HOW TO COMPLETE THIS TASK: Search the material and gather each line with "epoch" in it.

TASK INPUTS:
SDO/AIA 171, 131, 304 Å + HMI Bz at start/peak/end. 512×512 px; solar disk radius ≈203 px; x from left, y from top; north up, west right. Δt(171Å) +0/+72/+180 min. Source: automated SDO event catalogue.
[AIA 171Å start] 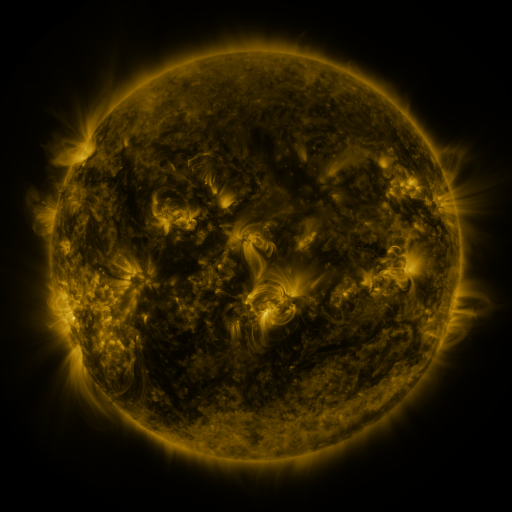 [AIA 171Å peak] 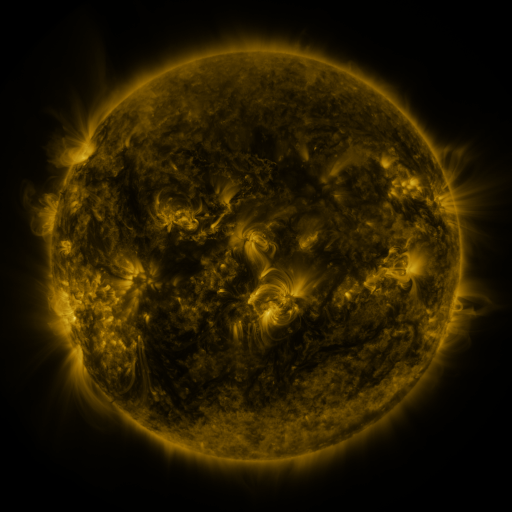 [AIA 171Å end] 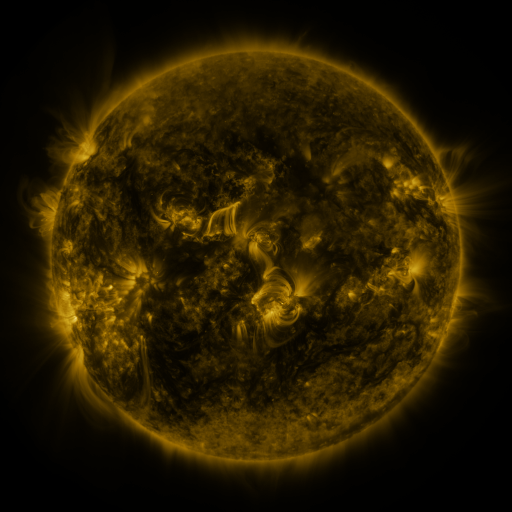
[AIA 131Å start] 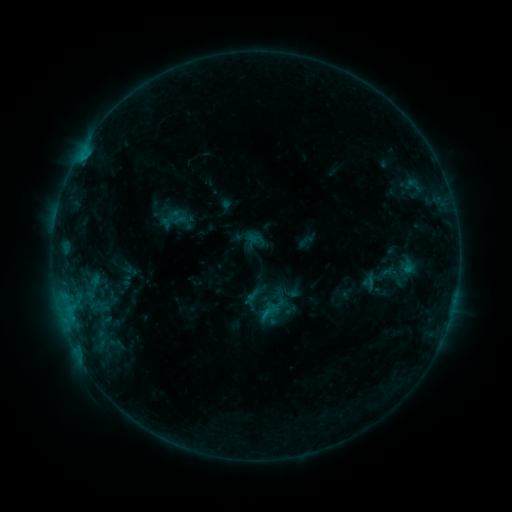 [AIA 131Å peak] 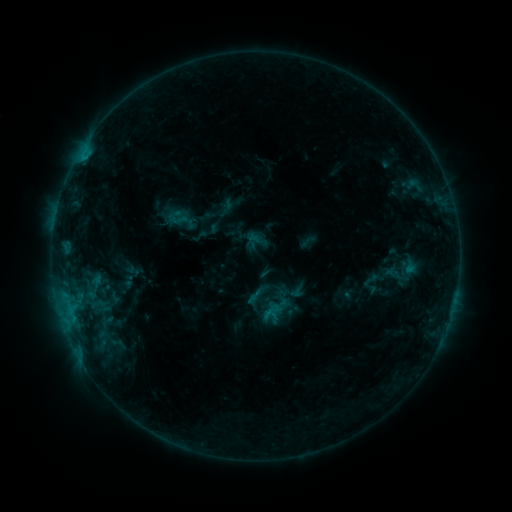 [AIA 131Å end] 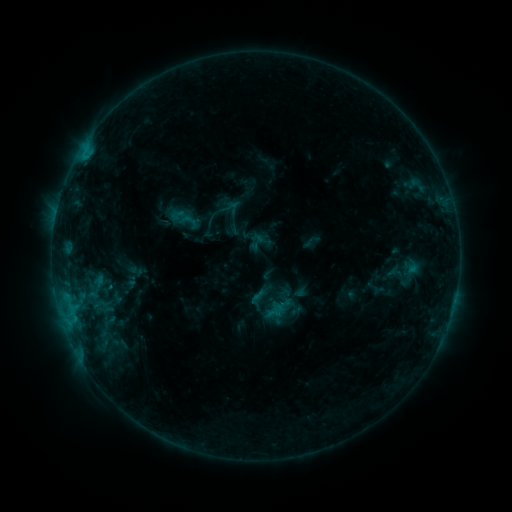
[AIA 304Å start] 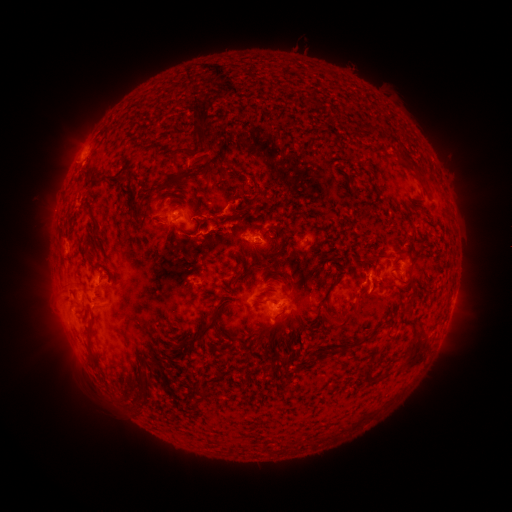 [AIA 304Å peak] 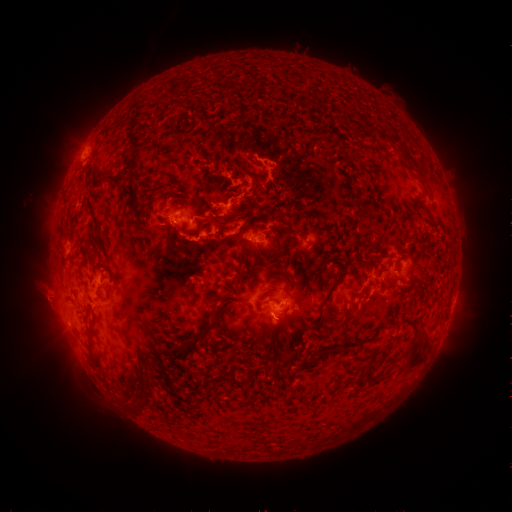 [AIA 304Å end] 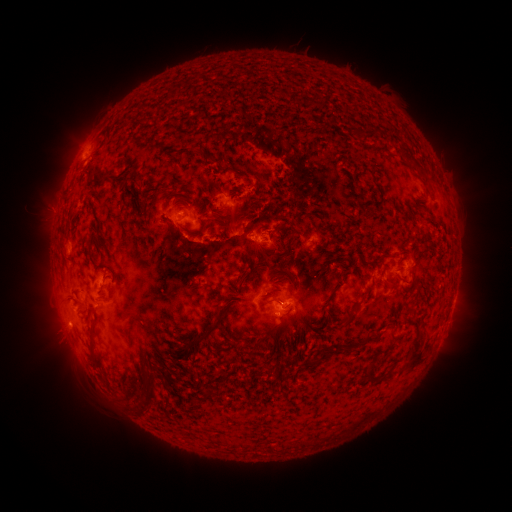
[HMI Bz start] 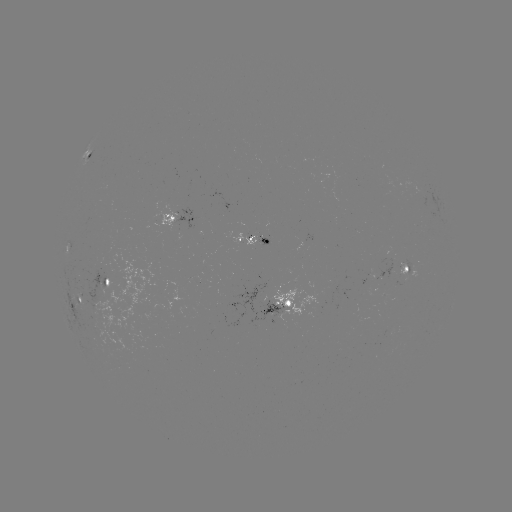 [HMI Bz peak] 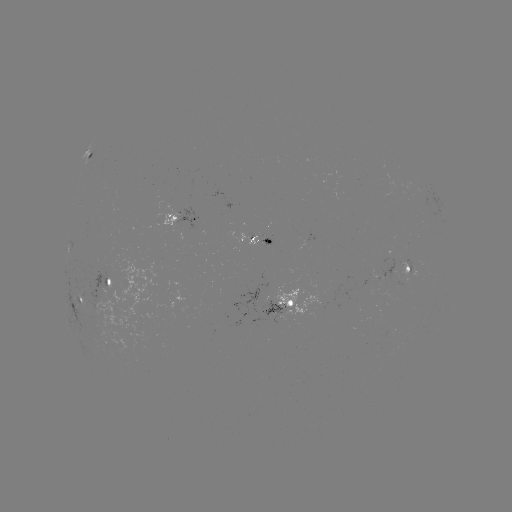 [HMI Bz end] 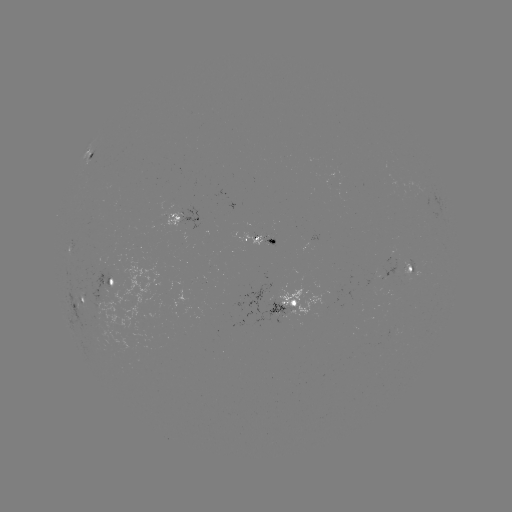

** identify C1.2 flare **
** (269, 313) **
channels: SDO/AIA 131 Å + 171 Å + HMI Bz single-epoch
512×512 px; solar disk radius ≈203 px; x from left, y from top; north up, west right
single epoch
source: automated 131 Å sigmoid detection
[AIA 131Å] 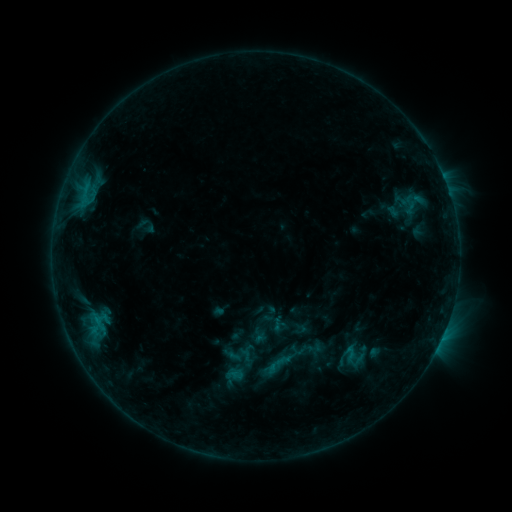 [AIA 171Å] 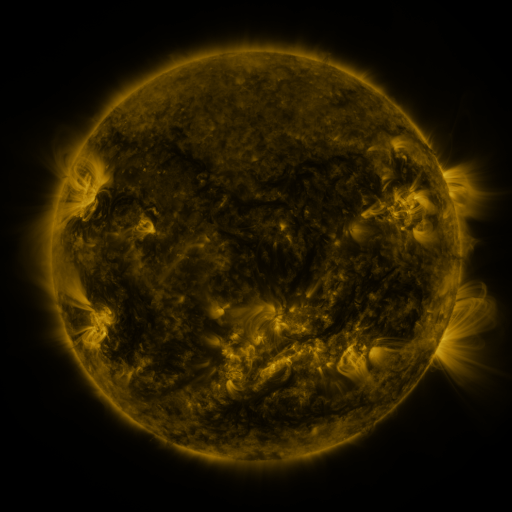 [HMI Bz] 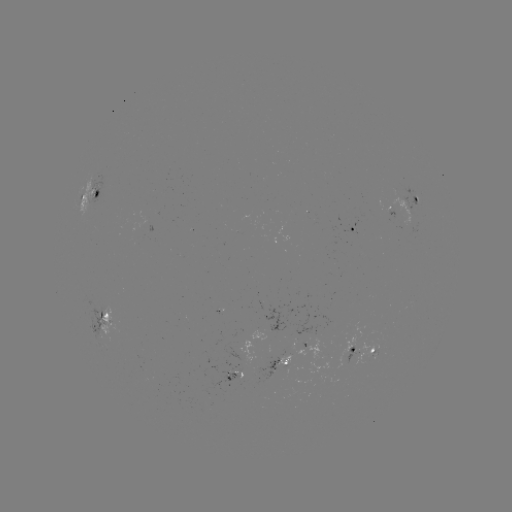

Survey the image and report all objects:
sigmoid: [339, 342, 368, 371]
sigmoid: [264, 345, 296, 377]
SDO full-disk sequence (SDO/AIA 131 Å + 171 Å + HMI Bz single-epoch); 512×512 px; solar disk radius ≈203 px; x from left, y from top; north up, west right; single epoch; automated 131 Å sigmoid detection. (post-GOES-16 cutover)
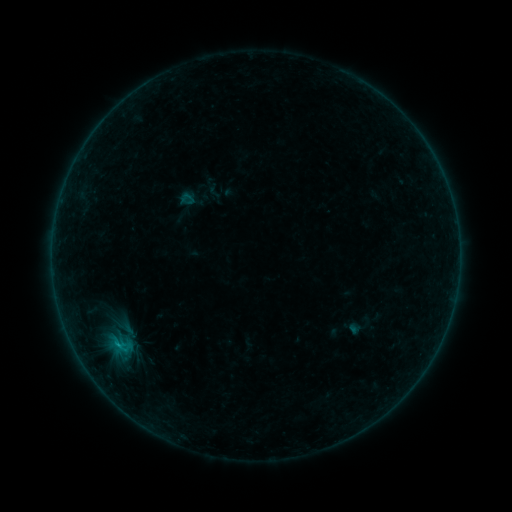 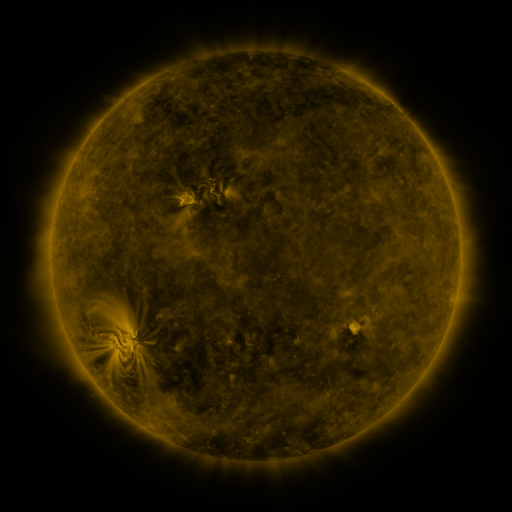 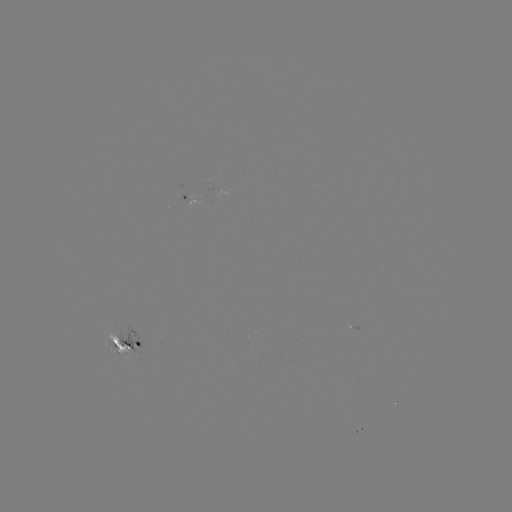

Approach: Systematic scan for sigmoid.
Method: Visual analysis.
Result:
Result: sigmoid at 119,345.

TASK RESPONSE:
channels: SDO/AIA 131 Å + 171 Å + HMI Bz single-epoch
single epoch
SDO full-disk sequence (SDO/AIA 131 Å + 171 Å + HMI Bz single-epoch); 512×512 px; solar disk radius ≈203 px; x from left, y from top; north up, west right; single epoch; automated 131 Å sigmoid detection. (post-GOES-16 cutover)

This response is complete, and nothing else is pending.